Wanaka's largest building firm has claimed the resort is bucking the national trend of a depreciating housing market, saying statistics soon to be released by the Real Estate Institute of New Zealand will confirm their optimistic outlook.
David Reid Homes' Wanaka director, Richard Fairbairn, said the company was thriving, with prospective building projects, despite the ‘‘doom and gloom'' forecasts from around the country.
‘‘The workload we have in our system at the moment is matched by a number of large projects we have in the pipeline - yet all the reports from around the country in the past six months have been about a falling house market,'' he claimed.
David Reid Homes said in a press release this week that upcoming REINZ statistics would show Wanaka's housing market was buoyant.
Mr Fairbairn said the company had just taken on two multimillion-dollar developments to build apartments and dwellings at Heritage Estate on the outskirts of Wanaka and stage two of the Ben Brae apartments at Cardrona Village.
While claiming the Wanaka housing market was ‘‘insulated'' from the rest of New Zealand, he said this was limited to the ‘‘top-end'' sector of the buying market - usually cash-rich buyers who were not as dependent on financing restrictions.

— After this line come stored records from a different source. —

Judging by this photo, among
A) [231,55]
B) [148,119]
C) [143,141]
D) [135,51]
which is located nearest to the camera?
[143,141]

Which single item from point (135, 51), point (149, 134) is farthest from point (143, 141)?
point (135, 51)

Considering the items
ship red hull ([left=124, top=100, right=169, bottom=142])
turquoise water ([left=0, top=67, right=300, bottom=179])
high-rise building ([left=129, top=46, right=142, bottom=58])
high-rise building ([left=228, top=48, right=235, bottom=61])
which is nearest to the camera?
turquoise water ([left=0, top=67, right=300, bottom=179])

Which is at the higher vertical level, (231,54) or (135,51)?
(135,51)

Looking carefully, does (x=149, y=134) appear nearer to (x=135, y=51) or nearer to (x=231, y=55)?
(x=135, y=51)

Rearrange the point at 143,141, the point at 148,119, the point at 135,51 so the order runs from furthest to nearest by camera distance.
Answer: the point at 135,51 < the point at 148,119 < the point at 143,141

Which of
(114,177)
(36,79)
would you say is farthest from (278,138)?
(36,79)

‘‘A lot of our clients don't necessarily need to carry a lot of mortgage debt and are choosing to enter the market during this perceived downturn because it means they don't have to wait to find builders or sections,'' he said.
Mr Fairbairn cited examples of cash-rich Southland farmers benefiting from the lucrative dairy boom payouts, many of whom were bypassing Queenstown for Wanaka.
However, when contacted by the Otago Daily Times, G.J. Gardner Queenstown Wanaka franchisee owner Laurie Mains took a more pragmatic view regarding the insulated position of the Lakes District housing market.
A ‘‘slowdown'' in the region was possible, particularly for buyers new to the housing market, who faced a period of uncertainty, he said.
‘‘However, it is never going to be more cost-effective to build a new house than in the current climate,'' he said.
Buyers looking for ‘‘affordable homes'' in the Lakes district could feel the squeeze and were not insulated from any downturn. However, he did not expect any such downturn would be long.